*Supplied passage*.
The shootings ended as mysteriously as they began.
At least 30 birds of prey were killed or wounded in an unprecedented series of attacks during January and February.
Then the attacks stopped. Nobody was arrested in the shootings, and state Fish and Game officials say they have no firm leads in the case.
"Unless someone steps forward and confesses, we'll probably never know whether it was one person or a whole bunch of people," said Jan Yost, a state Department of Fish and Game warden.
Theories abound, however.
The idea that one or two individuals were behind the shootings is discounted by most, largely because the attacks were reported from Fullerton to San Juan Capistrano to Seal Beach.
There is also the suggestion that the attacks were carried out by various immigrant groups that consider hawks, falcons and owls "mystical birds" that can change one's luck if captured or killed.
Most wildlife biologists and state officials seem to agree, however, that the shootings probably were random and independent of each other and that a number of people are to blame.
"It just seems too far-fetched that one or two people could have done it," said Pete Bloom, a research biologist with the National Audubon Society. "I think it was a series of young bozos who came up with the idea at the same time.
"They probably carry a pellet gun in their front seats and every time they saw something in the air, they decided to play wild, wild West and take a shot."
Bloom said it was more than a coincidence that the shootings occurred after Christmas, when young people often receive pellet or BB guns as gifts. It was also a period when the county's bird population swells as migrating birds stop to rest and feed.
"In January and February, you probably can see 20 hawks in 20 miles of freeway in the county," Bloom said. "But a month later you can drive that same stretch of road and see maybe one. Most of the native birds are protected because they inhabit the backcountry and ranches where there is little or no access to the public."
Art Bass, an Orange veterinarian who treated some of the wounded raptors, called the attacks malicious.
"I think it was the work of bored people with nothing better to do," Bass said. "The sad thing: Some of those people think it is a sport. What it is, is sickening."
Although none of the birds that were shot belongs to an endangered species, some of the species represented are rare and many are protected by state, federal and international law. Anyone caught killing a protected bird in California faces a fine of $2,000 and up to a year in jail.

*Excerpted data*.
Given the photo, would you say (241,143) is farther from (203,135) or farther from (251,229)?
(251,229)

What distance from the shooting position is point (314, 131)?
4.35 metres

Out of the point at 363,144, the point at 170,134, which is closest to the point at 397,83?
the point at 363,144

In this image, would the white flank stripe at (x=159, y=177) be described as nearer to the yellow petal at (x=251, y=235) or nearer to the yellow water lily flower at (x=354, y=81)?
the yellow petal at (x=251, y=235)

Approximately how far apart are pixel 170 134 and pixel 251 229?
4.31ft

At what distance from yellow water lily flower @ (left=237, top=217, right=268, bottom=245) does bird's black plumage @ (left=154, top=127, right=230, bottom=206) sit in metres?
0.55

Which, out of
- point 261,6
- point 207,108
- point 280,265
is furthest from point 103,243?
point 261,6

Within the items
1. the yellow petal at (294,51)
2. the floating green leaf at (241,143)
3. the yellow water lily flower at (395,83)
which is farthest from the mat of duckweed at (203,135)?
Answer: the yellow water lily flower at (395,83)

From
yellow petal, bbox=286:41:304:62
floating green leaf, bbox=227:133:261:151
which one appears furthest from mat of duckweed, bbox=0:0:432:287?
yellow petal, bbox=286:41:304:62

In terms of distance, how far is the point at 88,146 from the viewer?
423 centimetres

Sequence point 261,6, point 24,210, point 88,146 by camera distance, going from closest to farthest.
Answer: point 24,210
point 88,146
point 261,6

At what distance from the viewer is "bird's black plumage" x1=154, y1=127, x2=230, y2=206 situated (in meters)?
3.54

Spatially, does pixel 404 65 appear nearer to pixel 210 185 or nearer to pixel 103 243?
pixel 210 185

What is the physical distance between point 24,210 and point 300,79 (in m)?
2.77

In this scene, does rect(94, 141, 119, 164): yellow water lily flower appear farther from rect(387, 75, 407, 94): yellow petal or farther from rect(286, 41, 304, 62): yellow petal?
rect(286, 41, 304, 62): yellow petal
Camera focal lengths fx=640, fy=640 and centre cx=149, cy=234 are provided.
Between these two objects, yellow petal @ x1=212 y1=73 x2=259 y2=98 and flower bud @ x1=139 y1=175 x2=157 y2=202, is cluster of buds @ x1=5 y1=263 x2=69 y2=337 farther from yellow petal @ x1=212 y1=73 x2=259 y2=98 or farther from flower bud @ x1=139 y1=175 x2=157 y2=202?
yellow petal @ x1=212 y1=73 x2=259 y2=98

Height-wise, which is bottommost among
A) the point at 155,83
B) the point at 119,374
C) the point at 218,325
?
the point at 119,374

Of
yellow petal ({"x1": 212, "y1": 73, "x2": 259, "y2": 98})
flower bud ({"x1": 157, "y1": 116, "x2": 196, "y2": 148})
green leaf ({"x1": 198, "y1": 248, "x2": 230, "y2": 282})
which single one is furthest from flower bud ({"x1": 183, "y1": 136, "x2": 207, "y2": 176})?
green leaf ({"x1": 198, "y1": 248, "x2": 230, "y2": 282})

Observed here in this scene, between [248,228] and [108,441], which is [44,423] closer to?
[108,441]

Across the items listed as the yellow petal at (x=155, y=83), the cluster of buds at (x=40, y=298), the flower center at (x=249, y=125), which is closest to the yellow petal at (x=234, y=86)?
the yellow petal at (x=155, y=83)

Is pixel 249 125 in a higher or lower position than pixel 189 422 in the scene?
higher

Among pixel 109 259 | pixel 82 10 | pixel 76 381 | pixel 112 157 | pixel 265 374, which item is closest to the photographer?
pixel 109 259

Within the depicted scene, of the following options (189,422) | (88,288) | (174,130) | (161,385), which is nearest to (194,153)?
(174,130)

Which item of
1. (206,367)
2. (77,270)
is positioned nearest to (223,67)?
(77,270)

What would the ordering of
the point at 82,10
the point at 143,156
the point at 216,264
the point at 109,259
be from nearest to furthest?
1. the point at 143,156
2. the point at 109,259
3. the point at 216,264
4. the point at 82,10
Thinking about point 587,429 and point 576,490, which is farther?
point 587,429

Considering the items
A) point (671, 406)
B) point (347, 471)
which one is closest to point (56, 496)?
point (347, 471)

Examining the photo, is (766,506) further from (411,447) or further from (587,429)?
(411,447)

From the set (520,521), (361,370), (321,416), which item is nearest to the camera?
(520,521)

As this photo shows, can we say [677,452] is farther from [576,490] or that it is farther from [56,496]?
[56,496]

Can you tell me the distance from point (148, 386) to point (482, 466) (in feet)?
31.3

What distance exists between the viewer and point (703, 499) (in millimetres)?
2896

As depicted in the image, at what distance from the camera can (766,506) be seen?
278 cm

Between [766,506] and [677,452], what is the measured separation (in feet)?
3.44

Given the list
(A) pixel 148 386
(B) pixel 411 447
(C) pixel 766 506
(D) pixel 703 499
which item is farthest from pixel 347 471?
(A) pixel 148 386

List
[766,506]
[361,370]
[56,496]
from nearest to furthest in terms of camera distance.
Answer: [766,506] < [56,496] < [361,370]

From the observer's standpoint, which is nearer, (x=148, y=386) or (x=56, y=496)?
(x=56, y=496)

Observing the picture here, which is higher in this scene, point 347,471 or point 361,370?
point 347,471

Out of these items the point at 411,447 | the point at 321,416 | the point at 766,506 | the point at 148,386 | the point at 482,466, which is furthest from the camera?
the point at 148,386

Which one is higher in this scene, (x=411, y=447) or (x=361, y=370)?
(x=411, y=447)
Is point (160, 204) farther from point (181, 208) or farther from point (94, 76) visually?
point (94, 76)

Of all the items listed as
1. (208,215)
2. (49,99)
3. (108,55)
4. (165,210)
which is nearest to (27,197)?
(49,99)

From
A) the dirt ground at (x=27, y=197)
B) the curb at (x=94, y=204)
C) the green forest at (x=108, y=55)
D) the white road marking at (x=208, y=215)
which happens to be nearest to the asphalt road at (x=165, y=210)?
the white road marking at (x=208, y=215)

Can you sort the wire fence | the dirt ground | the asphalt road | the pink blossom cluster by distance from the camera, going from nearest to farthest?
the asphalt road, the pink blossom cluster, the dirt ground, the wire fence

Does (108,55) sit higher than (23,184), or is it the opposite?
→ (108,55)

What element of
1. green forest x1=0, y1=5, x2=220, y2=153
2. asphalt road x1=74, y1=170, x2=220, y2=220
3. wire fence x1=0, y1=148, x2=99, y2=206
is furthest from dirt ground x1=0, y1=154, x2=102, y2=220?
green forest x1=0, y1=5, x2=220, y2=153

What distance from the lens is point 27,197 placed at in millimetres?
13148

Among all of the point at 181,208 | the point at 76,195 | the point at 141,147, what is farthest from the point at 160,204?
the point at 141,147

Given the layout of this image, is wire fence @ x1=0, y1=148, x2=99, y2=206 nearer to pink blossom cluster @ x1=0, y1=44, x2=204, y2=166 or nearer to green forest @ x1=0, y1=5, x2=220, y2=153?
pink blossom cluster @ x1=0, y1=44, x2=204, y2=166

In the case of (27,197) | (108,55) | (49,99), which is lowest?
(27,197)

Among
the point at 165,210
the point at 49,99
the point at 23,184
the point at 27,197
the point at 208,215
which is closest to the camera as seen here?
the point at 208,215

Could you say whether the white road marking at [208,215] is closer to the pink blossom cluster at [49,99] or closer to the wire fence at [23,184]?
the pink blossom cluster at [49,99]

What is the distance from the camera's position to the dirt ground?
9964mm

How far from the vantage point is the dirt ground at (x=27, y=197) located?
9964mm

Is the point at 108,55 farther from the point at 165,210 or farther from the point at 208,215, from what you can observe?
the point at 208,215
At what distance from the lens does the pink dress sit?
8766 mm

*What you need to do*. Who is named in the article about the bird shootings, and what position does it give each person?

*Output of the task*.
- Jan Yost: a state Department of Fish and Game warden
- Pete Bloom: a research biologist with the National Audubon Society
- Art Bass: an Orange veterinarian who treated some of the wounded raptors